I am always struck by how industries evolve language for the benefit of, and use by, its members. But membership has its privileges and its drawbacks. While simplifying ways for insiders to communicate, it excludes, or at least distances itself from, those not part of its club.
Such is the state of healthcare IT, breeding an entire cottage industry of acronyms worthy of their own syllabus. Health IT is one link in the healthcare supply chain of interoperable links, and its value lies in its ability to push and receive information to and from its fellow linked parties. Perhaps if challenges and achievements in health IT were discussed in plain English, it would be easier for physicians, employers and the consumer public to digest. Our representatives in DC could also better understand how legislation helps or hinders patient care; the repeal of Net Neutrality is a timely example of the health industry failing to persuasively advocate.
Perhaps if challenges and achievements in health IT were discussed in plain English, it would be easier for physicians, employers, [our DC representatives] and the consumer public to digest.
Being somewhat versed in this code, when my physician couldn’t locate my patient record, I asked him when he subscribed to his current vendor. As the lightbulb went off in his head, he quickly navigated to a “separate patient records portal prior to EMR” subscription and found me, explaining the 30-minute delay. Further conversation revealed my practitioner was unfamiliar with much of the acronyms health IT relies on (e.g., HIE for Health Information Exchange, HISP for Health Information Service Provider), and reported he is frustrated that his EMR vendor can not integrate his practice’s earlier patient records, nor does it provide follow-on training to him and his predominantly new staff.
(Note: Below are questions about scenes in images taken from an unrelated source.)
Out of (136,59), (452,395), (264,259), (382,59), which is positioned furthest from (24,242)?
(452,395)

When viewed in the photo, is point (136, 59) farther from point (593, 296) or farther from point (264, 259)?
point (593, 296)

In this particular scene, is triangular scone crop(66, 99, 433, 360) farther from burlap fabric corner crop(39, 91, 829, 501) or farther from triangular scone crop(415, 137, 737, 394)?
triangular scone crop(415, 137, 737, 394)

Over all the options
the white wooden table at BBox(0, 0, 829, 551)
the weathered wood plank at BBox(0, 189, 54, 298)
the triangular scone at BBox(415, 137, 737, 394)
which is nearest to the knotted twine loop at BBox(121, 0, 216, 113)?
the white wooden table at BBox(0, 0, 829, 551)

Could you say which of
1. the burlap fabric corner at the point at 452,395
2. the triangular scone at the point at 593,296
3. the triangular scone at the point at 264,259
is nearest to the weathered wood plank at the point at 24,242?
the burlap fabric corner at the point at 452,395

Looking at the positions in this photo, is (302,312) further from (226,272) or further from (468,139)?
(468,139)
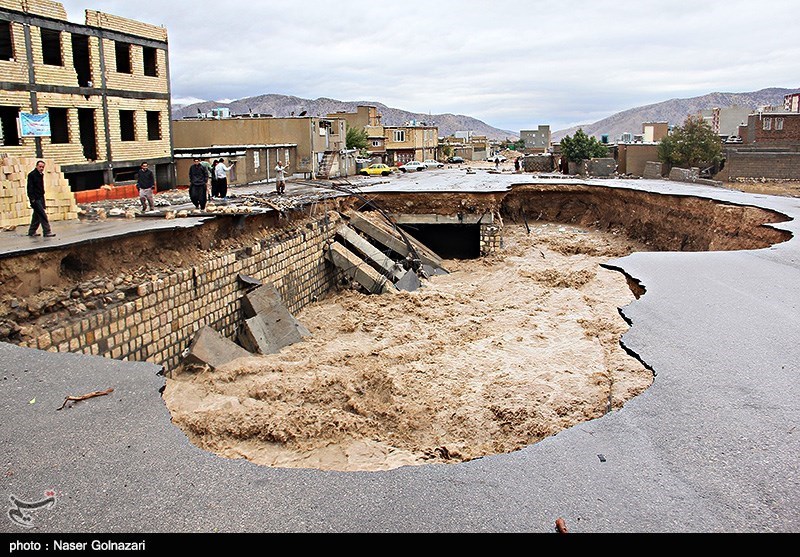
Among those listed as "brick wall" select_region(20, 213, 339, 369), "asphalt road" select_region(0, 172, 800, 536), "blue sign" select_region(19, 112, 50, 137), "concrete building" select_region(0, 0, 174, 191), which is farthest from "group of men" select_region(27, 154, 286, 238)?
"concrete building" select_region(0, 0, 174, 191)

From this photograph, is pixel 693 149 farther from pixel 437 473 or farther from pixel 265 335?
pixel 437 473

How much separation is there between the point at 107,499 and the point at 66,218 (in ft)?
40.3

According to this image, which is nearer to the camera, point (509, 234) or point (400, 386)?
point (400, 386)

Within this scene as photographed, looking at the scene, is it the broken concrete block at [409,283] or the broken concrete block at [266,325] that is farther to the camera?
the broken concrete block at [409,283]

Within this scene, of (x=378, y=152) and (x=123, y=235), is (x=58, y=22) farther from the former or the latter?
(x=378, y=152)

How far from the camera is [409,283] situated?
1864 centimetres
He added that his vendor offers no means of direct communication nor does his Accountable Care Organization have a channel or procedure for him to report deficiencies. Consequently, his pain points remain, as does a lack of guidance to his to his staff on its usage. I can’t verify the accuracy of his statements, but the fact that he believed them to be true indicates little chance of resolving his needs, his office turnover declining, or preventing more of his patients from needlessly waiting while donned in paper gowns.
Like much of the population, I am cramming in my family members’ visits before year-end to use up my HSA dollars. As a new member of the Chilmark team, I have a few questions, in addition to my usual, of the doctors I visit. So far, the same experience noted above was reported by two other physicians. A couple more on my schedule before the year is out and I may wind up with a straight flush!
The EMR vendor’s relationship is with the larger ACO entity, but patient care is in the individual practices by the professionals administering care, and the few I spoke with reportedly felt their workflow issues remained unaddressed. All were surprised and genuinely appreciative that I sought their opinions and experiences in accessing the data they require. We should be mindful that by creating our vernacular for health IT professionals, we do not omit other stakeholders in the conversation whose participation is required for improved and engaged patient care.
Author’s Caveat: This is just my casual survey from a suburb outside NYC but I am eager for others to conduct and comment on their own.
I find this to be oh so true.
As an IT savvy administrator (not expert, but no slouch), I spend much of my time translating for my providers and staff. Layer on the IT issues the nature of complicated medical economics, and the situation can rapidly result in the perfect storm – for somebody.
We navigate this so often for our patients that when they get out of our clinic, they are shocked and frustrated.
It’s no surprise to me the ACO for your doc is fumbling the ball. After all, the EMR can’t provide support for the doc or the staff unless they know, and nobody at the ACO/practice is telling them. Squeaky wheel gets the grease, and I find that I have the capacity to be damn irritating to get results.
But healthcare workers are often harmonizers and don’t want to cause trouble. So they fume and complain.
I appreciate your assessment Sue Ann; the ACO’s failure to assign a dedicated interpreter between the EMR vendor and its end users, providers/physicians, risks negatively impacting work flow, alienating staff and as you noted “fum[ing] and complain[ing]”. Your organization benefits from your stated “capacity to be damn irritating”!